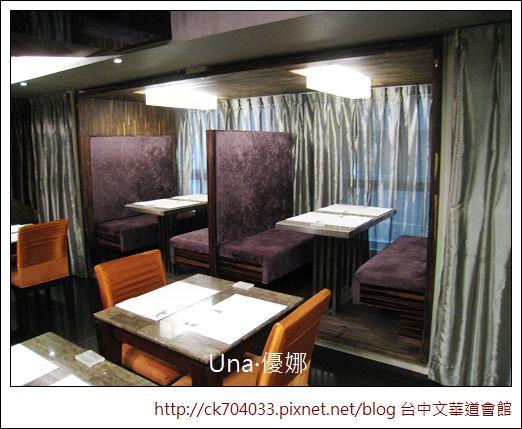 台中文華道會館餐廳2.jpg
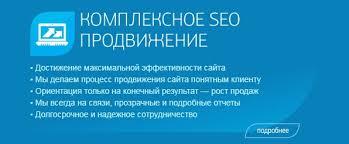 Курсовая работа продвижение сайта seo онлайн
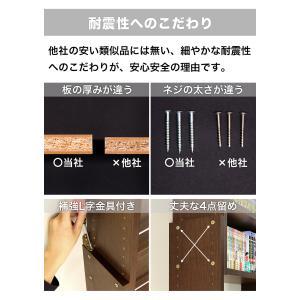 つっぱり耐震デスク 書棚W45×D19 セット オシャレ 薄型|sangostyle|11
========================================================================
* **PROBLEM**: Please return the lines above exactly, with the pictures omitted.

* **ANSWER SPACE**:
 台中文華道會館餐廳2.jpg
 Курсовая работа продвижение сайта seo онлайн
 つっぱり耐震デスク 書棚W45×D19 セット オシャレ 薄型|sangostyle|11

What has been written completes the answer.